Rz. 248

Nach wie vor umstritten und von den LAG unterschiedlich entschieden, ist die Frage, ob dem Betriebsrat ein Unterlassungsanspruch zusteht, wenn der Unternehmer die Beteiligungsrechte aus § 111 BetrVG missachtet und mit der Umsetzung der Betriebsänderung beginnt, ohne dass ein Interessenausgleich versucht worden ist. Da derartige Anträge in aller Regel als Eilverfahren im Wege der einstweiligen Verfügung bei den Gerichten anhängig gemacht werden, liegen zwar zahlreiche Entscheidungen von LAG vor, jedoch noch keine Äußerung des BAG zu dieser strittigen Frage. Zahlreiche Instanzgerichte räumen dem Betriebsrat das Recht ein, die Vornahme von Maßnahmen, die die Betriebsänderung vorwegnehmen, durch einstweilige Verfügung so lange untersagen zu lassen, bis der Interessenausgleich bis in die Einigungsstelle versucht worden ist.[280] Hintergrund ist der Gedanke, dass die Verhandlungen über den Interessenausgleich nur dann sinnvoll sein können und der Betriebsrat auch nur dann die unternehmerische Entscheidung im Rahmen der Verhandlungen noch beeinflussen kann, wenn der Arbeitgeber nicht von sich aus "vollendete Tatsachen" schaffen kann.[281]

 

Rz. 249

Demgegenüber werden Bedenken erhoben, dass der Betriebsrat einen möglichen Unterlassungsanspruch als Druckmittel zur Verhinderung der Umsetzung dringend erforderlicher unternehmerischer Maßnahmen missbrauchen und zur Erzwingung von Koppelungsgeschäften ausnutzen könnte.
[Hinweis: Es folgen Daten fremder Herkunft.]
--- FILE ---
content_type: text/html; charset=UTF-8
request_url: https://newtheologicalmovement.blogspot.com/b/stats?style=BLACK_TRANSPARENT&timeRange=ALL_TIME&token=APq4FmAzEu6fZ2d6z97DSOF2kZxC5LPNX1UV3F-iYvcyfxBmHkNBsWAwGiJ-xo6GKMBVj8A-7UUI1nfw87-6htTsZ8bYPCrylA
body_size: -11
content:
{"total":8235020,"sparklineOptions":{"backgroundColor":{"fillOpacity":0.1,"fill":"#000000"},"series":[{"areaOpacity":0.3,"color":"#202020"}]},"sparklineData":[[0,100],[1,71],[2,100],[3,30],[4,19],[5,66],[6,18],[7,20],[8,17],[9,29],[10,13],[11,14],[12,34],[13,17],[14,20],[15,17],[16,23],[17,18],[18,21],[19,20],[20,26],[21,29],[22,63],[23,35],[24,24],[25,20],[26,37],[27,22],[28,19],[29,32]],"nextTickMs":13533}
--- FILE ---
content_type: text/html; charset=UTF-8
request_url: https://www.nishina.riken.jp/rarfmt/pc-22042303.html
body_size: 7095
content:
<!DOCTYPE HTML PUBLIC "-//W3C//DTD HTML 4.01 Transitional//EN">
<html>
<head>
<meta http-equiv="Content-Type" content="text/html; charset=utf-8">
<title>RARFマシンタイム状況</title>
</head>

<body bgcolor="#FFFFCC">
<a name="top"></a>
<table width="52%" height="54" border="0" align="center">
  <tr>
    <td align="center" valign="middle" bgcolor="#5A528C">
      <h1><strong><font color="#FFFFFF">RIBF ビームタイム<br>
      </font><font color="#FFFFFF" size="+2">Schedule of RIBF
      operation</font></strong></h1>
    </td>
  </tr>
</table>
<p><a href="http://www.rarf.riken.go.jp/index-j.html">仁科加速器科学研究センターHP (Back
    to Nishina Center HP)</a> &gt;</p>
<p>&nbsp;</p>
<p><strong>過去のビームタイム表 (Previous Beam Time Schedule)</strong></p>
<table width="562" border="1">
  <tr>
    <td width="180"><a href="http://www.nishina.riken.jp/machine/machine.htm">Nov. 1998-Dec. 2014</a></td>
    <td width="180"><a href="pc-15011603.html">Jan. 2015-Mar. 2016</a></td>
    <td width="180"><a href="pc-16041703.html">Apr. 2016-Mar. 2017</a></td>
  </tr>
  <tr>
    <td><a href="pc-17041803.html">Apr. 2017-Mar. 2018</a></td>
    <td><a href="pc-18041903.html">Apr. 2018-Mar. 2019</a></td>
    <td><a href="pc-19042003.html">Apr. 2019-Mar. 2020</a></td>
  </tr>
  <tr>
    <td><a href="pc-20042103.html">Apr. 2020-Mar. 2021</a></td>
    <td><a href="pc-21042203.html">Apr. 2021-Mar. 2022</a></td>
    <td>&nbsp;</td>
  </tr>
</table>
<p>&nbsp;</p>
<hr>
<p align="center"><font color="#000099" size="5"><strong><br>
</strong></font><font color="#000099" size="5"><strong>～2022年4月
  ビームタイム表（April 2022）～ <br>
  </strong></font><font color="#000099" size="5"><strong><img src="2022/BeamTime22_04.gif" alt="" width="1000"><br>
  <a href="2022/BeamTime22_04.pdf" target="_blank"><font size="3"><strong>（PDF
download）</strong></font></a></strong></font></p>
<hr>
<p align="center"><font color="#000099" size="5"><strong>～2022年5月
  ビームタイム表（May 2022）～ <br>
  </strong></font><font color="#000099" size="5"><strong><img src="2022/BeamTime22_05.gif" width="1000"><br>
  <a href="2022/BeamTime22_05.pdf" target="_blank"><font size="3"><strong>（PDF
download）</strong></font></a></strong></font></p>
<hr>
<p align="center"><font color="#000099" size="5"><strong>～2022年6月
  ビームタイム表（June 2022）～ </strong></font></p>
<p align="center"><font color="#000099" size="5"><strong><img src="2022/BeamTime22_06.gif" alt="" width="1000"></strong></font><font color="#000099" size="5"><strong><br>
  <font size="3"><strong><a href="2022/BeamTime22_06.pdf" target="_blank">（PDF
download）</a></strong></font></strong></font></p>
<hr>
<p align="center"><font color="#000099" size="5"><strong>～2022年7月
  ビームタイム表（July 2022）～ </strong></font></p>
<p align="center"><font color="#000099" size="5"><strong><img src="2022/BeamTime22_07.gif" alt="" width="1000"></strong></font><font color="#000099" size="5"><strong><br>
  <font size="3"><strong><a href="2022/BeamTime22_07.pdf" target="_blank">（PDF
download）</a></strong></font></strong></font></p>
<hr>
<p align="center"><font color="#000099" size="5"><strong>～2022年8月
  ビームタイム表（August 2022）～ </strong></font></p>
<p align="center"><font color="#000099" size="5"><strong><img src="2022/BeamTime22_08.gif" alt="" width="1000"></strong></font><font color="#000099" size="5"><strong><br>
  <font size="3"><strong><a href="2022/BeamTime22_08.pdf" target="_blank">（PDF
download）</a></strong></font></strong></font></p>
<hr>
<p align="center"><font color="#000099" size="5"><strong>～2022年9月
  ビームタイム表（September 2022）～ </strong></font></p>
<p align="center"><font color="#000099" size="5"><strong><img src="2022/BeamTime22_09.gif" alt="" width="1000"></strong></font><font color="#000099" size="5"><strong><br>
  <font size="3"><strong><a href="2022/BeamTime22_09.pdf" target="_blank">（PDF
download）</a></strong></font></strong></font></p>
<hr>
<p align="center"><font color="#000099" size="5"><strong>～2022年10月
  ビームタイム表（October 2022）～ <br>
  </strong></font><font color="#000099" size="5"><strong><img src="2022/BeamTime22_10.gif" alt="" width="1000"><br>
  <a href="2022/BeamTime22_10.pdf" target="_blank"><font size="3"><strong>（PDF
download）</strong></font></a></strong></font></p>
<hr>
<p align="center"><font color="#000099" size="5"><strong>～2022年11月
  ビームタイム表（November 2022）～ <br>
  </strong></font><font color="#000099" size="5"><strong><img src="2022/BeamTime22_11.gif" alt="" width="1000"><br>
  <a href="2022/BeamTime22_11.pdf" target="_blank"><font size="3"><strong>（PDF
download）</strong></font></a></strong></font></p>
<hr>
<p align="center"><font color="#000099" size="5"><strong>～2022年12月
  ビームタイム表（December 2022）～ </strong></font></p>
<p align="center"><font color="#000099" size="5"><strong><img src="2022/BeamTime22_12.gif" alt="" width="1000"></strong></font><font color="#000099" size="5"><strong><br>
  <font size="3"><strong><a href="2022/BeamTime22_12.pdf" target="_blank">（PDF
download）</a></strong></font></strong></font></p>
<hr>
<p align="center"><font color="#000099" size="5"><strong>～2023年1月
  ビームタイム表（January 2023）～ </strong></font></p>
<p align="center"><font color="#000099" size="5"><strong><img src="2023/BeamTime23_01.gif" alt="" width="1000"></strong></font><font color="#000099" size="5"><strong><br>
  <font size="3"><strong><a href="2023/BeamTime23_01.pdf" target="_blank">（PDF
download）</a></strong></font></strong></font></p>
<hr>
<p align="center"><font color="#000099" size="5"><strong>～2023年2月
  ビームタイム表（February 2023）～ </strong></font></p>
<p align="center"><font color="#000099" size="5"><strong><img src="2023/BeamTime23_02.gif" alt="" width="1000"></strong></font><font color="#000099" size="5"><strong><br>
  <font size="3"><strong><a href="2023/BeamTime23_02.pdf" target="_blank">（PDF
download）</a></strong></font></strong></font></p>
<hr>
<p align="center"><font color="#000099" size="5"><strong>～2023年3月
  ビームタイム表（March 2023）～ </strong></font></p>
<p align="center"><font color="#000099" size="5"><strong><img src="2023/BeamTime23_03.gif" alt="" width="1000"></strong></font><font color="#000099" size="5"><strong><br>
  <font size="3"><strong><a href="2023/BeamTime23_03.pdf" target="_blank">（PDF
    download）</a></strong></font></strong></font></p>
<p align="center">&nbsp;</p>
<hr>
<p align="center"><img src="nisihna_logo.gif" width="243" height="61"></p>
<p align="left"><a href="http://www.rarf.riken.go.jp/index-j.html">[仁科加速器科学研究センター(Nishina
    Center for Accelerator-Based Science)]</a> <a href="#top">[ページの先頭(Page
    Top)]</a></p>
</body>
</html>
Auch wird eingewandt, der Gesetzeswortlaut lasse an keiner Stelle erkennen, dass der Gesetzgeber dem Betriebsrat eine derartige Rechtsposition einräumen wolle. Die Folgen der Verletzung des Unterrichtungs- und Beratungsrechts aus § 111 BetrVG sei in dem § 113 BetrVG abschließend geregelt.[282]

 

Rz. 250

 

Praxistipp

Letztlich bleibt für den Berater des Betriebsrates nur die Sichtung der Rechtsprechung des für den Betrieb zuständigen LAG, um seine Erfolgsaussichten mit einer einstweiligen Verfügung einschätzen zu können. Hieran kann und sollte sich auch die Taktik in den Verhandlungen zum Interessenausgleich und Sozialplan orientieren.

[280] DKKW/Däubler, §§ 112, 112a BetrVG Rn 53 m.w.N.
[281] DKKW/Däubler, §§ 112, 112a BetrVG, Rn 52.
[282] Vgl. eingehend Gruber, NZA 2011, 1011.